Immune editing is a major mechanism used by tumors to promote its survival. We have reported previously the presence of a novel phenotype of immunosuppressive monocytes (CD14+HLA-DRlow/neg) in a number of cancers. Increased presence of these cells was associated with decreased treatment response and OS. We have demonstrated that certain tumor cells can convert normal CD14+HLA-DR+ monocytes to CD14+HLA-DRlow/neg phenotype in an IL-10 independent and a tumor specific way. These CD14+HLA-DRlow/neg monocytes, in turn, protect tumors from cytotoxic killing from chemotherapy. Here we report up-regulation of heat shock protein-27 (HSP27) as one mechanism mediating this effect.


Monocytes from healthy donors were co-cultured with lymphoma cell lines (OCI-Ly3, Jeko-1, and Granta-519) with or without Doxorubicin (DOX). Cultured cells were assessed for phenotype, viability and proliferation by flow cytometry. Lymphoma cells were isolated with anti-CD19 immunomagnetic beads and assayed by immunoblot for expressions of proteins regulating apoptosis. HSP27 levels in human plasma were measured by ELISA.

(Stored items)
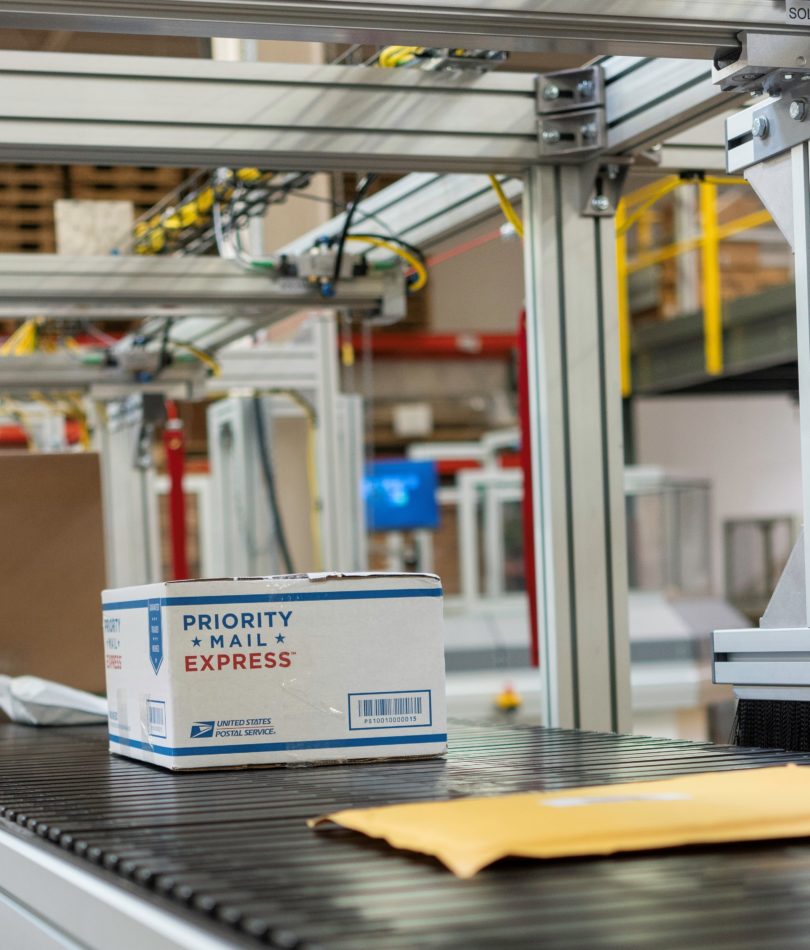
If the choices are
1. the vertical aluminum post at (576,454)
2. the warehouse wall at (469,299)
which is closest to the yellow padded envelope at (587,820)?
the vertical aluminum post at (576,454)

**What you will do**
1. Answer these questions from the abstract on immunosuppressive monocytes:
(a) Which three lymphoma cell lines were co-cultured with monocytes from healthy donors?
(b) How were HSP27 levels in human plasma measured?
(c) Into what phenotype can certain tumor cells convert normal CD14+HLA-DR+ monocytes?
2. According to the abstract on immunosuppressive monocytes, why is the up-regulation of heat shock protein-27 (HSP27) significant?

**Answers to each task**
1.
(a) OCI-Ly3, Jeko-1, and Granta-519.
(b) By ELISA.
(c) The CD14+HLA-DRlow/neg phenotype.

2. The abstract reports HSP27 up-regulation as one mechanism that mediates the protective effect of CD14+HLA-DRlow/neg monocytes. These monocytes protect tumors from cytotoxic killing by chemotherapy.